By Joanne Chiu

International markets fell, tracking a steep U.S. selloff, on concerns that a resurgence in coronavirus infections could hold back economic recovery.

However, U.S. stock futures rose and bond prices fell, suggesting the drawdown might not extend much further, and some market participants said a pullback had been overdue after the recent robust rally.

Indexes in Asia dropped sharply, before later paring some losses. As of early afternoon Friday Hong Kong time, South Korea's Kospi Composite and Australia's S&P/ASX 200 fell around 2%, while Hong Kong's Hang Seng retreated more than 1%. Japan's Nikkei 225 fell and the Shanghai Composite also pulled back.

E-mini S&P 500 futures gained more than 1%, suggesting the U.S. index could recoup some of the 5.9% loss it suffered Thursday.

Stocks have rallied dramatically from a trough in March, buoyed by aggressive stimulus from central banks and governments, and by hopes the global economy will rebound sharply as countries reopen without a major surge in coronavirus cases.

But signs of an uptick have damped investors' optimism.
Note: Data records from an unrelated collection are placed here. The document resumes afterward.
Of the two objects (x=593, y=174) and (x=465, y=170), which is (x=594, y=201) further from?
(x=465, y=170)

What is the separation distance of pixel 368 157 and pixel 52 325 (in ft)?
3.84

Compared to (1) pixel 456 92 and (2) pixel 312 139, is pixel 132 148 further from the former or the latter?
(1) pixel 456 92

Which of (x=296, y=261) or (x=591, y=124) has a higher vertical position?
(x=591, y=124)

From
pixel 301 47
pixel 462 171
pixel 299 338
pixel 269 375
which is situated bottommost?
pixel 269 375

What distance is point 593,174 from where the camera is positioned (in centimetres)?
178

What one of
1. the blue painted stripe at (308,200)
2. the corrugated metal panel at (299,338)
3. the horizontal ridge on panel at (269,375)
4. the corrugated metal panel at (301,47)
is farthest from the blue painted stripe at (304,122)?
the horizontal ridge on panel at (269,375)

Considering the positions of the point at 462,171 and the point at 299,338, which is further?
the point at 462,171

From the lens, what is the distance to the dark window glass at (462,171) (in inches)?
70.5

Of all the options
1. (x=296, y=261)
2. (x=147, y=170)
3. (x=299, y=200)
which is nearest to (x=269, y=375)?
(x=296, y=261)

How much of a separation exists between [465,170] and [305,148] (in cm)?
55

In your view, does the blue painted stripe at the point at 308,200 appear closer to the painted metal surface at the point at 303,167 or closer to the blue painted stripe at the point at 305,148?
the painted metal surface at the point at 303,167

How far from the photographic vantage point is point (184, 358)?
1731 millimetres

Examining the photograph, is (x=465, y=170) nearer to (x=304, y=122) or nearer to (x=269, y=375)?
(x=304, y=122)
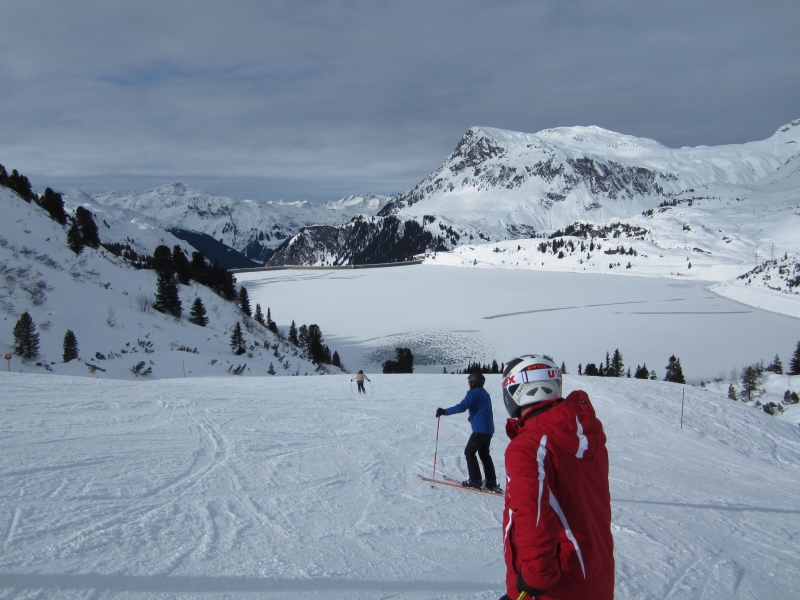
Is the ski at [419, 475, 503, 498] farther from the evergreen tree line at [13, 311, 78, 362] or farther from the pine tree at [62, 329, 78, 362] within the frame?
the evergreen tree line at [13, 311, 78, 362]

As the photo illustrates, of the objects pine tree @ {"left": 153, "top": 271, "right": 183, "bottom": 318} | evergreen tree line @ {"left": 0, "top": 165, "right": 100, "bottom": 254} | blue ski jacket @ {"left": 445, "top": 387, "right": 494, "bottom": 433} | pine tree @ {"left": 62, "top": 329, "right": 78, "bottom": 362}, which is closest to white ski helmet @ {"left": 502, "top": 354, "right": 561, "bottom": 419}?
blue ski jacket @ {"left": 445, "top": 387, "right": 494, "bottom": 433}

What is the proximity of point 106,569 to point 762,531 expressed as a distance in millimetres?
7909

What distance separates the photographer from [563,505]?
2.49 m

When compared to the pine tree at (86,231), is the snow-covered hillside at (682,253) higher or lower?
higher

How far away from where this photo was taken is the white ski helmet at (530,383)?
2.85 m

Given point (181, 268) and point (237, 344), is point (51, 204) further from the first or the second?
point (237, 344)

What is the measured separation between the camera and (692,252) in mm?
154750

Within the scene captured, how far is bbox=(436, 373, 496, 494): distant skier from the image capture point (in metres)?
6.72

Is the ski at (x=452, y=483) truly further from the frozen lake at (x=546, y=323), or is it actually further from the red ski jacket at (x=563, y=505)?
the frozen lake at (x=546, y=323)

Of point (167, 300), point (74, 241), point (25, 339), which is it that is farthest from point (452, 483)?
point (74, 241)

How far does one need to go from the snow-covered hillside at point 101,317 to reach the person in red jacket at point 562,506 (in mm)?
26733

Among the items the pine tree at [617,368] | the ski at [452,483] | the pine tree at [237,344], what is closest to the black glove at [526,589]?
the ski at [452,483]

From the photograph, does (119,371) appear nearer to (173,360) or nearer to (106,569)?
(173,360)

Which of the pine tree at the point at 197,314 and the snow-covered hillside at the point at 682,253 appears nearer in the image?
the pine tree at the point at 197,314
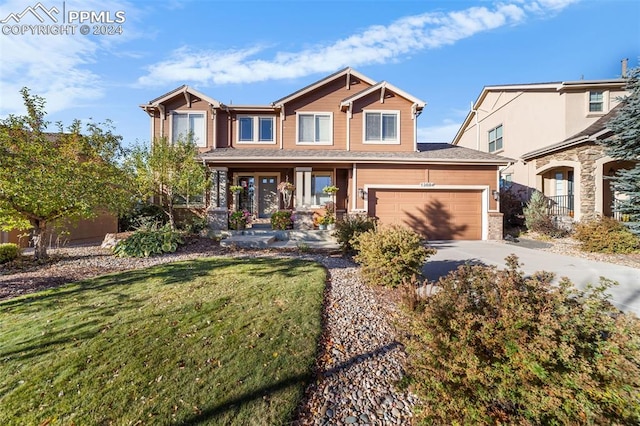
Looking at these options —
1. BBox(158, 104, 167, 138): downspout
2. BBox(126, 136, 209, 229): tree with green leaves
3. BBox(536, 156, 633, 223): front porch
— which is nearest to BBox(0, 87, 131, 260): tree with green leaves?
BBox(126, 136, 209, 229): tree with green leaves

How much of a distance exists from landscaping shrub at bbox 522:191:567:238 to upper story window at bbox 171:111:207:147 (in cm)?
1614

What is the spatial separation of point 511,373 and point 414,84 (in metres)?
15.6

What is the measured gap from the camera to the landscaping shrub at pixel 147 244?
8.29 metres

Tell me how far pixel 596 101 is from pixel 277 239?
17531 millimetres

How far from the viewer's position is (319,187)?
13117mm

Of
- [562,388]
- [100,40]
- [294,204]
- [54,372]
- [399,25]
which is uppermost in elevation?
[399,25]

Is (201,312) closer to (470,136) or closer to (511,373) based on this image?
(511,373)

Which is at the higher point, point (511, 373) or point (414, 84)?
point (414, 84)

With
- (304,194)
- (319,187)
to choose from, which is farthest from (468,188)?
(304,194)

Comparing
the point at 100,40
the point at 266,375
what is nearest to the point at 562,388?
the point at 266,375

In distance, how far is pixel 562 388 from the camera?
1735mm

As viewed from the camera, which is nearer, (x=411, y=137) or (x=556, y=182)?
(x=411, y=137)

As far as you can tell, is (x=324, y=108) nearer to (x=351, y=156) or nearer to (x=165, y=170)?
(x=351, y=156)

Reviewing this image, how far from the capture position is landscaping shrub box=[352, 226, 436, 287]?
5.26 meters
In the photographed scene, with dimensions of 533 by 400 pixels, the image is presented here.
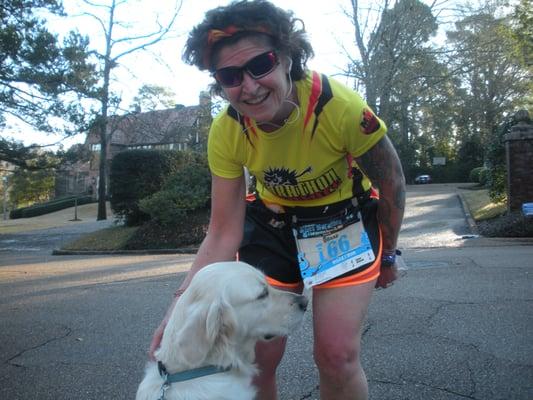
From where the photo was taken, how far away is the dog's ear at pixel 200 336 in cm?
235

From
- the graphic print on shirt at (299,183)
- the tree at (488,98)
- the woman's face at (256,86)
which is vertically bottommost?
the graphic print on shirt at (299,183)

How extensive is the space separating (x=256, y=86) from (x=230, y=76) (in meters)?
0.15

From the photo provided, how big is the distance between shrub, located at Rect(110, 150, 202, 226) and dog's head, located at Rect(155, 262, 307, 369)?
16150mm

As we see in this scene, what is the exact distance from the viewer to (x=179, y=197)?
1647cm

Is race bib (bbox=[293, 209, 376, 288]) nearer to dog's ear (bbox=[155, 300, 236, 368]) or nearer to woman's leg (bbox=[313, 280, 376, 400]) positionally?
woman's leg (bbox=[313, 280, 376, 400])

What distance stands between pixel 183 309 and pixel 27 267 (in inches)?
448

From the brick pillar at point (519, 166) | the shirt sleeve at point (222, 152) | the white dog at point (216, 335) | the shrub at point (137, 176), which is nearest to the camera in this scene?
the white dog at point (216, 335)

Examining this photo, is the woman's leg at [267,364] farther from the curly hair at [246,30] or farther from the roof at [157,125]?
the roof at [157,125]

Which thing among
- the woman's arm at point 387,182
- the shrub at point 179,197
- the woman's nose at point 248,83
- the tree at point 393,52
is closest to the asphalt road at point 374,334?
the woman's arm at point 387,182

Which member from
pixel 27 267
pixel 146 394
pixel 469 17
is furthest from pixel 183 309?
pixel 469 17

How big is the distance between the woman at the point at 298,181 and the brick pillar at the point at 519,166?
12897mm

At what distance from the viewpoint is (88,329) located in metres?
5.61

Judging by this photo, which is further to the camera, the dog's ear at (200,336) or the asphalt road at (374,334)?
the asphalt road at (374,334)

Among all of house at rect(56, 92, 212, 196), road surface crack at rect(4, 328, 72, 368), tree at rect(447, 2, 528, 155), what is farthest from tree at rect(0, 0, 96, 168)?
tree at rect(447, 2, 528, 155)
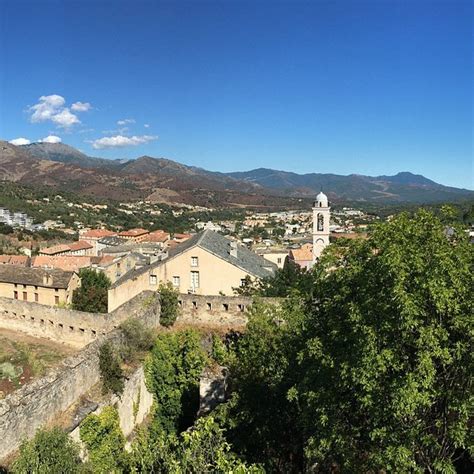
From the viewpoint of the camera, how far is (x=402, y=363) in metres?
7.95

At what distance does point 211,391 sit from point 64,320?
37.2 ft

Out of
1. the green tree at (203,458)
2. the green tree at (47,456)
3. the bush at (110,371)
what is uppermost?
the green tree at (203,458)

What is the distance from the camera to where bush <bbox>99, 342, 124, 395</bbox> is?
16312 mm

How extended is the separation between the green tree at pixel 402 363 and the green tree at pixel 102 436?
22.3 ft

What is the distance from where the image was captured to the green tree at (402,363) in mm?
7520

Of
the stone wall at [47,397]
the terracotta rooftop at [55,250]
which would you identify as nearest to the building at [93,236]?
the terracotta rooftop at [55,250]

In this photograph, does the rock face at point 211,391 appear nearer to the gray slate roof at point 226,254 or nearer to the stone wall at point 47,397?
the stone wall at point 47,397

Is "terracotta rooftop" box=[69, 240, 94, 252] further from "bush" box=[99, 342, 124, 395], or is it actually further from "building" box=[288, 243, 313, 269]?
"bush" box=[99, 342, 124, 395]

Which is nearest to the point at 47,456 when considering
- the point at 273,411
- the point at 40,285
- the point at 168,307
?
the point at 273,411

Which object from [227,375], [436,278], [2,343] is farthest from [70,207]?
[436,278]

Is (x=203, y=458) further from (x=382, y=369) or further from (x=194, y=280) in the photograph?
(x=194, y=280)

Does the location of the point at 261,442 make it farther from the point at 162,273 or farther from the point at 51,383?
the point at 162,273

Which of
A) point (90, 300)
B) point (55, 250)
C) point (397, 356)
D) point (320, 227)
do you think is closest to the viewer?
point (397, 356)

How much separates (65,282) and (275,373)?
1126 inches
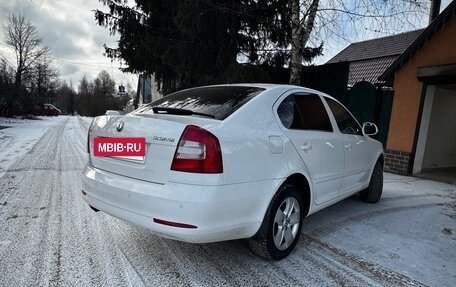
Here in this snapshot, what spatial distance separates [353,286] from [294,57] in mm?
6365

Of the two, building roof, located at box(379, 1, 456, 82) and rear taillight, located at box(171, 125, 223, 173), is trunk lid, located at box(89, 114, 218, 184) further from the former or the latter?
building roof, located at box(379, 1, 456, 82)

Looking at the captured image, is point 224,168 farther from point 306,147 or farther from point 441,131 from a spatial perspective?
point 441,131

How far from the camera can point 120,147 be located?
274 cm

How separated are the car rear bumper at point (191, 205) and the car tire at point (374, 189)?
2832 millimetres

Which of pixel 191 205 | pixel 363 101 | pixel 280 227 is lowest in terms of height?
pixel 280 227

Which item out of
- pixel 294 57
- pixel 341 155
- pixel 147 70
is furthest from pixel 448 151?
pixel 147 70

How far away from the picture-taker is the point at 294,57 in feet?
26.4

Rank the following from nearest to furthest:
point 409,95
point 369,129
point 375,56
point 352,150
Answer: point 352,150 → point 369,129 → point 409,95 → point 375,56

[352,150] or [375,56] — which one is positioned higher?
[375,56]

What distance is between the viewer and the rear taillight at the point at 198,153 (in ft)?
7.73

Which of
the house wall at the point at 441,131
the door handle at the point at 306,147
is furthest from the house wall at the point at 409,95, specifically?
the door handle at the point at 306,147

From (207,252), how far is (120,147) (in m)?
1.29

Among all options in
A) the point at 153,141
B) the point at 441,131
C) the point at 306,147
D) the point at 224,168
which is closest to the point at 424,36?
the point at 441,131

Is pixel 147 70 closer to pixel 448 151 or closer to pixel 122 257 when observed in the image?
pixel 122 257
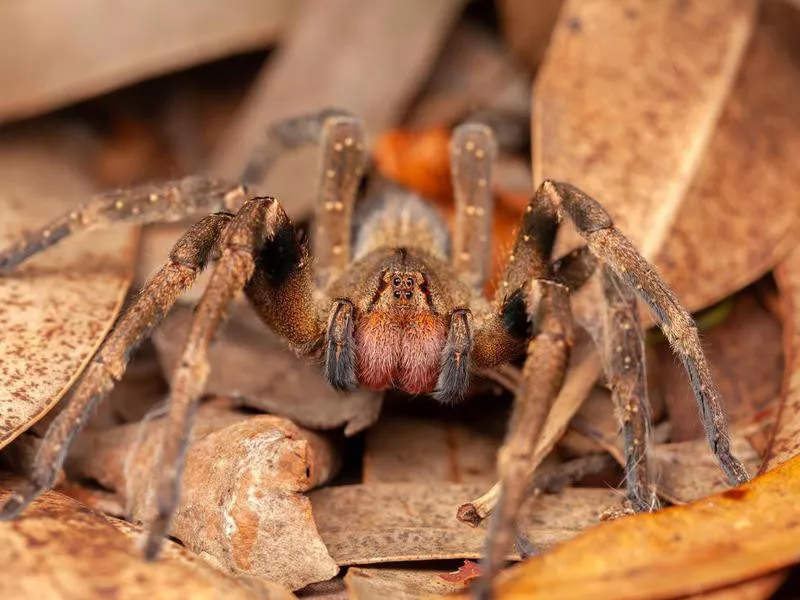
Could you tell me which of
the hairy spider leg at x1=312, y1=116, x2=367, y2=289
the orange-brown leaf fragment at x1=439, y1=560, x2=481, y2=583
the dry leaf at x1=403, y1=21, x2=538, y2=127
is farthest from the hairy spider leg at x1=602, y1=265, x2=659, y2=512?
the dry leaf at x1=403, y1=21, x2=538, y2=127

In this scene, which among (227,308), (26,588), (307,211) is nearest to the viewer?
(26,588)

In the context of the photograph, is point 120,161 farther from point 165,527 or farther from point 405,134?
point 165,527

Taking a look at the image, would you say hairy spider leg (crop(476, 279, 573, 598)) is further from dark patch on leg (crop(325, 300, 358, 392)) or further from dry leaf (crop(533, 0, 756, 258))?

Some U.S. states that were largely spared during the early days of the Covid-19 pandemic are now seeing record hospitalizations.

Gabriel Chan, head of investment services for Hong Kong at BNP Paribas Wealth Management, said global equities had become richly valued, after central banks pumped huge sums into the financial system, and thanks to optimism over the pace of economic recovery.

"It's a correction that is way overdue," Mr. Chan said. He said the market rebound had been "too quick and too sharp," implying a V-shaped economic recovery, while in reality the return to normality was likely to be bumpy.

Ken Peng, head of Asia investment strategy at Citi Private Bank, said the stance of Federal Reserve and its counterparts represented a major support for markets.

"There's just too much cash sitting around for this to be a deep correction," he said. "The Fed and other major central banks have already made it very clear they're there to buy the bottom basically," he said. In addition, Mr. Peng said any resurgence in infections was unlikely to lead to the same widespread shutdowns seen before.

On Thursday, Treasury Secretary Steven Mnuchin said it was extremely unlikely that parts of the U.S. economy would need to shut down again.

In bond markets, the yield on the 10-year Treasury note rose to 0.697% on Friday in Hong Kong, according to Tradeweb, up from 0.651% on Thursday afternoon in U.S. trading. Bond yields rise as prices fall.

Oil prices fell further. Brent crude, the global oil benchmark, retreated 2.2% to $37.70 a barrel, after tumbling 7.6% in the previous session. West Texas Intermediate, the main U.S. crude gauge, fell 2.5% to $35.45 a barrel.